Ter voorbereiding van de boring wordt de boorlocatie geïnspecteerd en eventueel geprepareerd (NOGEPA, 2001). Dit bestaat uit het vlak maken van de zeebodem voor de boorinstallatie en het verwijderen van eventuele obstakels die hinder of gevaar kunnen opleveren. Nadat zowel de installatie als de locatie gereed zijn, wordt de installatie met ingetrokken poten door sleepboten naar de boorlocatie gebracht. Ter plaatse moet de installatie gefixeerd worden. Dit gebeurt door de drie of vier (in sommige gevallen zes) poten op de zeebodem neer te laten en vervolgens te verankeren (NOGEPA, 2001). Afhankelijk van de stabiliteit van de zeebodem, zullen de poten van het platform ongeveer 2-5 meter diep de zeebodem binnendringen. De poten hebben elk een oppervlakte (‘voetafdruk’) van 15 x 15 m (Elf Petroland et al., 2000). Het dek wordt langs de poten tot ongeveer 20 meter boven de waterspiegel opgevijzeld (NOGEPA, 2001). Indien een extra ponton voor additionele opslag wordt gebruikt, wordt dit eveneens doelmatig verankerd. Bij geringe waterdiepte en /of hoge stroomsnelheden kan het nodig zijn verzwaringmateriaal (veelal grind) te storten om het wegspoelen van zand (erosie) rond de poten van het platform tegen te gaan. Voordat met het boren wordt begonnen, wordt op de plaats van de put een zware metalen buis met een grote diameter enkele tientallen meters de grond in geheid of geboord. Deze buis -de ‘conductor’- dient onder meer voor de stabiliteit van het ondiepe boorgat en ter

bescherming van de diepere grondwater lagen onder de zeebodem en het zeewater. Binnen de conductor wordt de eigenlijke boring uitgevoerd.

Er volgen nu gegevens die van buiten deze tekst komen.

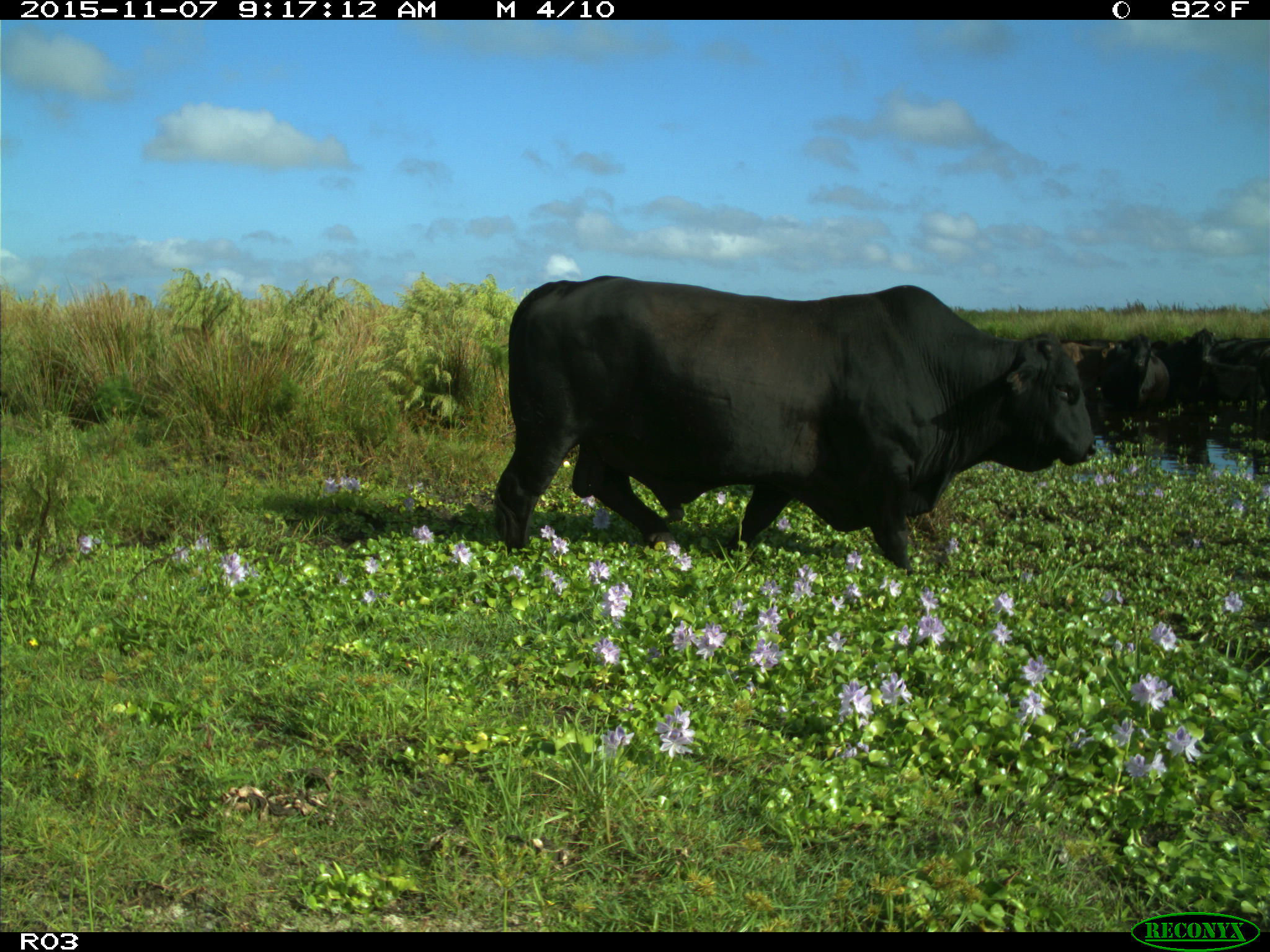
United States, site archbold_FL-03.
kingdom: Animalia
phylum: Chordata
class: Mammalia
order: Artiodactyla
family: Bovidae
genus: Bos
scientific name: Bos taurus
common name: domestic cow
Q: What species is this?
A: Bos taurus (domestic cow).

Het boren vindt plaats in een continu rooster (dwz is een continu proces). Afhankelijk van de diepte, de gesteentes en de grootte van de put kan de boring 3 tot ongeveer 14 weken in beslag nemen (NOGEPA, 2001).

Zoals eerder vermeld, wordt het eigenlijke boren binnen een conductor pijp uitgevoerd. Het boren vindt plaats met een boorbeitel die aan de onderkant van een buizenserie is bevestigd. De buizenserie draait rond en de beitel vermaalt het gesteente tot gruis. Met de diepte van het gat neemt ook de lengte van de buizenserie toe.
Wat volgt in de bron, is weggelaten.